**WHAT YOU SHOULD DO:** Recast every one of the lines below as a JSON list of strings, one string per line, with blank lines left out. Leave the pictures out of the list.

**DATA SUPPLIED:**
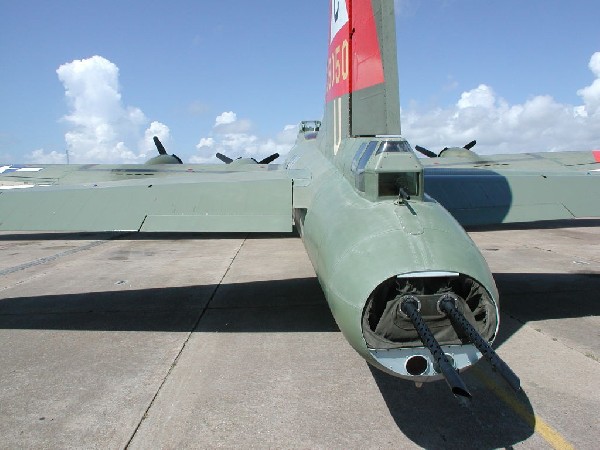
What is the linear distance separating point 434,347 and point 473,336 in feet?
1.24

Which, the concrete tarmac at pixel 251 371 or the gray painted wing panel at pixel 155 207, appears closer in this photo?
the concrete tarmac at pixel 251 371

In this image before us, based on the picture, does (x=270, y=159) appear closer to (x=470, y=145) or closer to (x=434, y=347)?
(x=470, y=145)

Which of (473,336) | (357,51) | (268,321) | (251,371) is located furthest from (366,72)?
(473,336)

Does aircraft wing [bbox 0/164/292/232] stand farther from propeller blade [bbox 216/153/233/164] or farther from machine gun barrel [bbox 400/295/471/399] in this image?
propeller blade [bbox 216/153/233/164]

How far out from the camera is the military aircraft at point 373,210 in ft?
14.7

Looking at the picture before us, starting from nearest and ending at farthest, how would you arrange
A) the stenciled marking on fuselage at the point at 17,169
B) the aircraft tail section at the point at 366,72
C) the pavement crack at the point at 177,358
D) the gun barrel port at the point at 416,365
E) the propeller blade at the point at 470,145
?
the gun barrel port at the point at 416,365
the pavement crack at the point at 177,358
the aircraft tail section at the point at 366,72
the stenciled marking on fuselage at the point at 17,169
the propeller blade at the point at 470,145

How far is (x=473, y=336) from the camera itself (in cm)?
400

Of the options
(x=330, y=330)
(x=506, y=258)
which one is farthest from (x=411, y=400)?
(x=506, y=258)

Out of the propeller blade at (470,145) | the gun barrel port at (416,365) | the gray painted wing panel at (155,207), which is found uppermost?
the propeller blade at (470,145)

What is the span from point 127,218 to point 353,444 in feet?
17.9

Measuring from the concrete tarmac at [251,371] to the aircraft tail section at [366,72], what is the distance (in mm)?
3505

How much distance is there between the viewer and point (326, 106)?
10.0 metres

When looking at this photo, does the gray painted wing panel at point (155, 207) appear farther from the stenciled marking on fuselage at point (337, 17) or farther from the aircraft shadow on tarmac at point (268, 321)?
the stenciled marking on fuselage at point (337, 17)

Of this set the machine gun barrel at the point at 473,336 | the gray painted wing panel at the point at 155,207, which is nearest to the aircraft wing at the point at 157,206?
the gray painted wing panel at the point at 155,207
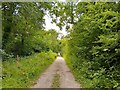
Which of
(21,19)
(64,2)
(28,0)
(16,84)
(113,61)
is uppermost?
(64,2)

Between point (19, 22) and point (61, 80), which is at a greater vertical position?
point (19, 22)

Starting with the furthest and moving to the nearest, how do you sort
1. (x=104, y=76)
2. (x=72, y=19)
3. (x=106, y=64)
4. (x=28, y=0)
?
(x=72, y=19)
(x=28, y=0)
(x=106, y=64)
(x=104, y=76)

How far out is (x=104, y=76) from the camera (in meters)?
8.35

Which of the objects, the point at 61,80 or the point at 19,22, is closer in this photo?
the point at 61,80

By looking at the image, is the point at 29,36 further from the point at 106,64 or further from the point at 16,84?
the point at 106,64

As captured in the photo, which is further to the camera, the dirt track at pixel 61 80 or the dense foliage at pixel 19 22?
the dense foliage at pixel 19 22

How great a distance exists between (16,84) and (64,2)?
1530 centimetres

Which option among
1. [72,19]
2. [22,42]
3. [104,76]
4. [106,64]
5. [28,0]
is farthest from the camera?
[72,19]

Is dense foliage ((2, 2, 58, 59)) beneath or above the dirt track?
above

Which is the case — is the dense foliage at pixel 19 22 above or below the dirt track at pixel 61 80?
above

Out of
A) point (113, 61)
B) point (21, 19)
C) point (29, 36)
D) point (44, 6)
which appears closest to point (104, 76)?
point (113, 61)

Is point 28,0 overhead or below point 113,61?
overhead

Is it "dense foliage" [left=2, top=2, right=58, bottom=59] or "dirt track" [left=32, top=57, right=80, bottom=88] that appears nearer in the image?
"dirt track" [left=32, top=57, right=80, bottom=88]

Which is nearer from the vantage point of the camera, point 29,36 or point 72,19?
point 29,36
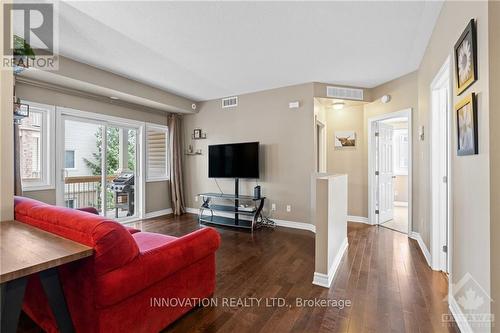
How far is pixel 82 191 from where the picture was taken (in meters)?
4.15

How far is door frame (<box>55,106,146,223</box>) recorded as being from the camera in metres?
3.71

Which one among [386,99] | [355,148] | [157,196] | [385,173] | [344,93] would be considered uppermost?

**FULL SOLUTION:**
[
  "What is the linear distance separating point 434,347 and point 473,336 in feet?",
  "1.24",
  "Which, the concrete tarmac at pixel 251 371 or the gray painted wing panel at pixel 155 207, appears closer in this photo?",
  "the concrete tarmac at pixel 251 371",
  "In this image before us, based on the picture, does (x=270, y=159) appear closer to (x=470, y=145) or closer to (x=434, y=347)?",
  "(x=470, y=145)",
  "Which of (473,336) | (357,51) | (268,321) | (251,371) is located furthest from (366,72)?",
  "(473,336)",
  "Does aircraft wing [bbox 0/164/292/232] stand farther from propeller blade [bbox 216/153/233/164] or farther from machine gun barrel [bbox 400/295/471/399] in this image?",
  "propeller blade [bbox 216/153/233/164]",
  "How far out from the camera is the military aircraft at point 373,210 in ft?",
  "14.7",
  "Looking at the picture before us, starting from nearest and ending at farthest, how would you arrange",
  "A) the stenciled marking on fuselage at the point at 17,169",
  "B) the aircraft tail section at the point at 366,72",
  "C) the pavement crack at the point at 177,358",
  "D) the gun barrel port at the point at 416,365",
  "E) the propeller blade at the point at 470,145",
  "?",
  "the gun barrel port at the point at 416,365",
  "the pavement crack at the point at 177,358",
  "the aircraft tail section at the point at 366,72",
  "the stenciled marking on fuselage at the point at 17,169",
  "the propeller blade at the point at 470,145",
  "How far is (x=473, y=336) from the camera itself (in cm)?",
  "400",
  "Of the options",
  "(x=330, y=330)",
  "(x=506, y=258)",
  "which one is farthest from (x=411, y=400)?",
  "(x=506, y=258)",
  "Out of the propeller blade at (470,145) | the gun barrel port at (416,365) | the gray painted wing panel at (155,207), which is found uppermost?",
  "the propeller blade at (470,145)",
  "What is the span from point 127,218 to point 353,444 in feet?",
  "17.9",
  "Measuring from the concrete tarmac at [251,371] to the aircraft tail section at [366,72], what is the distance (in mm)?",
  "3505",
  "How much distance is there between the viewer and point (326, 106)?",
  "10.0 metres",
  "When looking at this photo, does the gray painted wing panel at point (155, 207) appear farther from the stenciled marking on fuselage at point (337, 17) or farther from the aircraft shadow on tarmac at point (268, 321)?",
  "the stenciled marking on fuselage at point (337, 17)",
  "Of this set the machine gun barrel at the point at 473,336 | the gray painted wing panel at the point at 155,207, which is nearest to the aircraft wing at the point at 157,206?",
  "the gray painted wing panel at the point at 155,207",
  "Which of",
  "(21,19)",
  "(64,2)",
  "(28,0)",
  "(16,84)",
  "(113,61)",
  "is uppermost?",
  "(64,2)",
  "Between point (19, 22) and point (61, 80), which is at a greater vertical position?",
  "point (19, 22)",
  "Starting with the furthest and moving to the nearest, how do you sort",
  "1. (x=104, y=76)",
  "2. (x=72, y=19)",
  "3. (x=106, y=64)",
  "4. (x=28, y=0)",
  "?",
  "(x=72, y=19)",
  "(x=28, y=0)",
  "(x=106, y=64)",
  "(x=104, y=76)",
  "How far out is (x=104, y=76) from the camera (in meters)?",
  "8.35",
  "Which of the objects, the point at 61,80 or the point at 19,22, is closer in this photo?",
  "the point at 61,80",
  "By looking at the image, is the point at 29,36 further from the point at 106,64 or further from the point at 16,84?",
  "the point at 106,64",
  "As captured in the photo, which is further to the camera, the dirt track at pixel 61 80 or the dense foliage at pixel 19 22?",
  "the dense foliage at pixel 19 22",
  "How great a distance exists between (16,84) and (64,2)?",
  "1530 centimetres",
  "Which option among",
  "1. [72,19]",
  "2. [22,42]",
  "3. [104,76]",
  "4. [106,64]",
  "5. [28,0]",
  "is farthest from the camera?",
  "[72,19]",
  "Is dense foliage ((2, 2, 58, 59)) beneath or above the dirt track?",
  "above",
  "Which is the case — is the dense foliage at pixel 19 22 above or below the dirt track at pixel 61 80?",
  "above",
  "Out of",
  "A) point (113, 61)",
  "B) point (21, 19)",
  "C) point (29, 36)",
  "D) point (44, 6)",
  "which appears closest to point (104, 76)?",
  "point (113, 61)",
  "Is point 28,0 overhead or below point 113,61?",
  "overhead",
  "Is it \"dense foliage\" [left=2, top=2, right=58, bottom=59] or \"dirt track\" [left=32, top=57, right=80, bottom=88] that appears nearer in the image?",
  "\"dirt track\" [left=32, top=57, right=80, bottom=88]",
  "Which is nearer from the vantage point of the camera, point 29,36 or point 72,19?",
  "point 29,36",
  "How far is pixel 82 191 from where the picture was taken (in meters)?",
  "4.15",
  "How far is door frame (<box>55,106,146,223</box>) recorded as being from the camera in metres?",
  "3.71",
  "Which one among [386,99] | [355,148] | [157,196] | [385,173] | [344,93] would be considered uppermost?"
]